Suba hasta la Cruz del Señor, callejee por el Barrio de la Salud, donde aún
juegan al dominó, sin matarse unos a otros, unos cuantos ancianos en la rústica
plaza. Salud Alto: donde hubo fiestas que fueron decapitaciones y
decapitaciones que fueron fiestas. Si nuestro viajero quiere pillar algo, no le
bastará con un dominio básico de la lengua castellana: tendrá que conocer la
jerga gestual del menudeo si quiere hacerse entender por los capos del
tinglado.
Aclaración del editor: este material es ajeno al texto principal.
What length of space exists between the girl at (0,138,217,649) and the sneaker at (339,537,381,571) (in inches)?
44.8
Que pille o que no pille dependerá luego de la benevolencia de los tales,
que llegado el caso no se andan con chiquitas y menudos los talantes que se
gastan. Una vez aquí, no le queda al viajero sino tomar una guagua de la línea 027,
que, entre fumetas vestidos de Prada y chabolas pintadas de rosa, atraviesa
Cruz de Piedra sin otro incidente que un par de pedradas que apenas rasguñan
los cristales blindados del vehículo. Veámoslo de nuevo en algún cafetín del
centro de Santa Cruz: peripuesto, rampante, fervoroso, ya nada le parece lo de
antes y hasta podríamos contar con él para una de esas ceremonias de bienvenida
que el ayuntamiento organiza para agasajar a los turistas. Rodeado de trajes
típicos, de timples y de chácaras, a nuestro patidifuso visitante no le
costaría mucho decidirse a cenar esa noche en uno de los restaurantes del
puerto. Sólo que no hay restaurantes en el puerto. No hay puerto. No hay
ciudad. No hay viajero. No hay barco. No hay nada. Salvo quizá unas cuantas ratas por
entre los escombros dejados por las riadas.